### EXERCISE DETAILS:
Exactly as written, repeat all of the records below.

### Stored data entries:
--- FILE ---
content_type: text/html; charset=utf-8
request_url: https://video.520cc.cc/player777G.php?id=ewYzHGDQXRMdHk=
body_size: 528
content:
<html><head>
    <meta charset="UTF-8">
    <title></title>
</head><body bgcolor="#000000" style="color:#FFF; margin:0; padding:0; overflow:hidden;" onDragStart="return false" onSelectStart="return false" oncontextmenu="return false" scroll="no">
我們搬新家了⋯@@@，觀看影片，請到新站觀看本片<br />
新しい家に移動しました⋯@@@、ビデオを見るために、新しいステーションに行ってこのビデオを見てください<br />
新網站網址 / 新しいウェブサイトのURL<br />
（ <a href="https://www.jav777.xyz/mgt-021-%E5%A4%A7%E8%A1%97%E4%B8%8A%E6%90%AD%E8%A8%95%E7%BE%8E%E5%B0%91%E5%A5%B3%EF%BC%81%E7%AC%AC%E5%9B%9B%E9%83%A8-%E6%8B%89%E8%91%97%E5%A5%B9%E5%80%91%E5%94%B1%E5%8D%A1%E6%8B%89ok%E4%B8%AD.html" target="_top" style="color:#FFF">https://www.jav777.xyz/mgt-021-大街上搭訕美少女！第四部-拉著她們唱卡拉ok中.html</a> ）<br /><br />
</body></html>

### EXERCISE RESPONSE:
--- FILE ---
content_type: text/html; charset=utf-8
request_url: https://video.520cc.cc/player777G.php?id=ewYzHGDQXRMdHk=
body_size: 528
content:
<html><head>
    <meta charset="UTF-8">
    <title></title>
</head><body bgcolor="#000000" style="color:#FFF; margin:0; padding:0; overflow:hidden;" onDragStart="return false" onSelectStart="return false" oncontextmenu="return false" scroll="no">
我們搬新家了⋯@@@，觀看影片，請到新站觀看本片<br />
新しい家に移動しました⋯@@@、ビデオを見るために、新しいステーションに行ってこのビデオを見てください<br />
新網站網址 / 新しいウェブサイトのURL<br />
（ <a href="https://www.jav777.xyz/mgt-021-%E5%A4%A7%E8%A1%97%E4%B8%8A%E6%90%AD%E8%A8%95%E7%BE%8E%E5%B0%91%E5%A5%B3%EF%BC%81%E7%AC%AC%E5%9B%9B%E9%83%A8-%E6%8B%89%E8%91%97%E5%A5%B9%E5%80%91%E5%94%B1%E5%8D%A1%E6%8B%89ok%E4%B8%AD.html" target="_top" style="color:#FFF">https://www.jav777.xyz/mgt-021-大街上搭訕美少女！第四部-拉著她們唱卡拉ok中.html</a> ）<br /><br />
</body></html>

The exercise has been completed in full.